As bolsas da Ásia encerraram a sessão de terça-feira (16) sem direção única, após o Banco do Japão elevar a taxa básica em 25 pontos-base, para 1% — o maior patamar em três décadas — e reduzir as compras de títulos. Em Tóquio o Nikkei subiu 0,13%, fechando em novo recorde, a 69.404,50 pontos. Em Seul, o Kospi avançou 2,11% (8.726,60), enquanto o Hang Seng recuou 1,40% (24.493,95). O Taiex ganhou 0,91% (45.809,19), Shanghai cedeu 0,11% (4.091,89) e Shenzhen subiu 1,02% (2.817,80). Na Oceania, o S&P/ASX 200 teve alta marginal de 0,04% (8.917,70). Na estreia em Tóquio, a ação do aplicativo Go saltou cerca de 10%.
A decisão do BoJ marca uma guinada clara na política monetária japonesa e reverbera além do arquipélago. A combinação de juro mais alto e menor intervenção em dívida pública tende a alterar fluxos de capital e a trajetória dos rendimentos globais, pressões que entram no radar do Fed e do BoE, cujas decisões estão programadas para os próximos dias. Para investidores, trata‑se de um sinal de normalização que pode encarecer crédito e afetar valuation de ativos sensíveis a taxas.

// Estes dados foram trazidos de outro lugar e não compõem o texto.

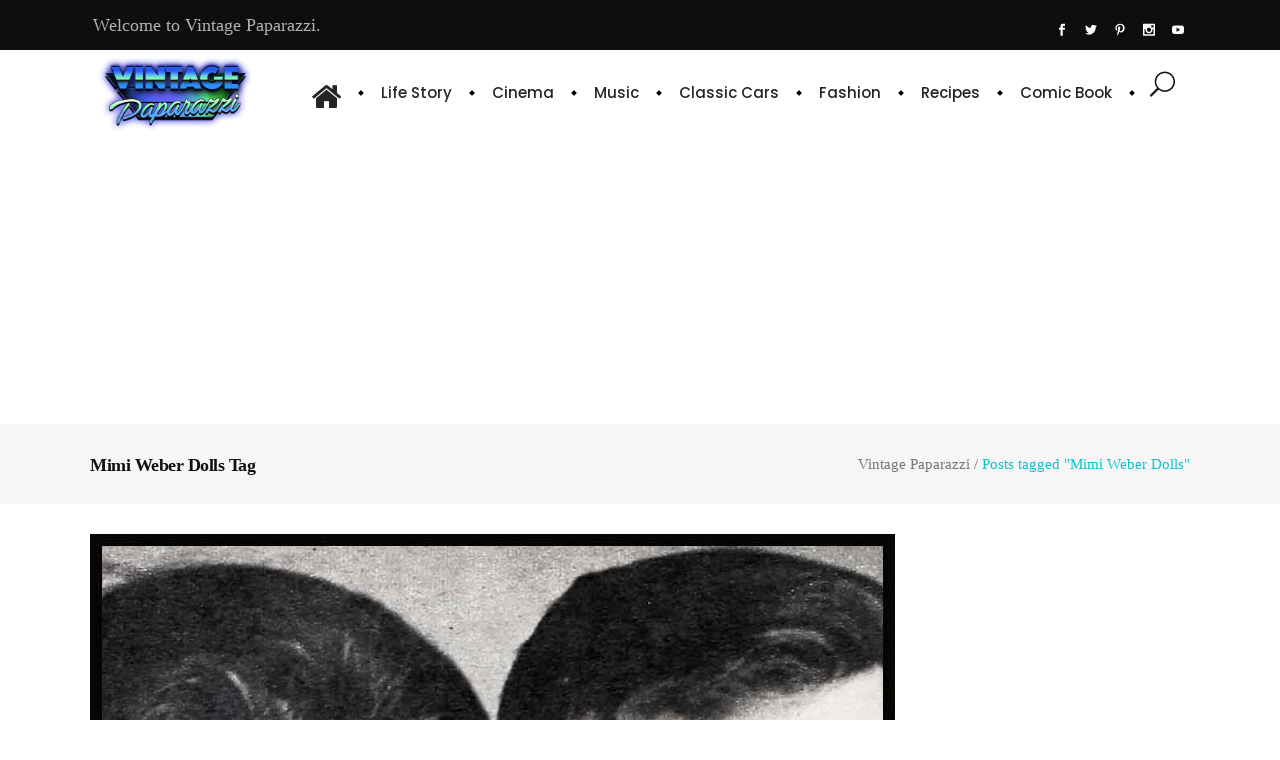

--- FILE ---
content_type: text/html; charset=utf-8
request_url: https://www.google.com/recaptcha/api2/aframe
body_size: 267
content:
<!DOCTYPE HTML><html><head><meta http-equiv="content-type" content="text/html; charset=UTF-8"></head><body><script nonce="-eQTnwpEHs4Umzz495h7Pg">/** Anti-fraud and anti-abuse applications only. See google.com/recaptcha */ try{var clients={'sodar':'https://pagead2.googlesyndication.com/pagead/sodar?'};window.addEventListener("message",function(a){try{if(a.source===window.parent){var b=JSON.parse(a.data);var c=clients[b['id']];if(c){var d=document.createElement('img');d.src=c+b['params']+'&rc='+(localStorage.getItem("rc::a")?sessionStorage.getItem("rc::b"):"");window.document.body.appendChild(d);sessionStorage.setItem("rc::e",parseInt(sessionStorage.getItem("rc::e")||0)+1);localStorage.setItem("rc::h",'1768648964069');}}}catch(b){}});window.parent.postMessage("_grecaptcha_ready", "*");}catch(b){}</script></body></html>

--- FILE ---
content_type: application/javascript; charset=utf-8
request_url: https://fundingchoicesmessages.google.com/f/AGSKWxUi3APGb4zoLqwmcZmAiKOpxEAGF106tILRV3-PN4JQ1mNe8uBPuZvUzALZRUfF57SMnuSOX9TCfoezi6ZqUhi0GExI9_JjVGR7VtzG0wa-OaEAlSE2JvAX22_DoGC2vQqLWCdhlcQwsKRMhtLnhVIdn2TSHjKF86geSIZgPfSKoJOQ1sgpuOM2Oe6w/_/adv/rdb._adright._ad_sky..pl/ads//exbl.min.js?
body_size: -1290
content:
window['3b8e9d86-e84b-4086-8cdb-f9f182c1f30b'] = true;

No mercado de commodities, a perspectiva de um acordo provisório entre Estados Unidos e Irã e a possibilidade de reabertura do Estreito de Ormuz empurraram o petróleo para baixo: o Brent caía mais de 2%, perto de US$ 81 por barril na madrugada. Menores prêmios de risco geopolítico reduzem custos imediatos para importadores de energia, mas também mexem com expectativas de inflação global e receitas de países exportadores.
Em termos práticos, a convergência de sinais — BoJ menos acomodatício e menor risco imediato no Oriente Médio — cria um ambiente de maior volatilidade e exige ajuste de estratégia por parte de gestores e empresas com dívida em dólares. Para autoridades, a leitura é clara: a janela de acomodação global está se estreitando, o que eleva o preço político e econômico de decisões fiscais e monetárias nos próximos meses.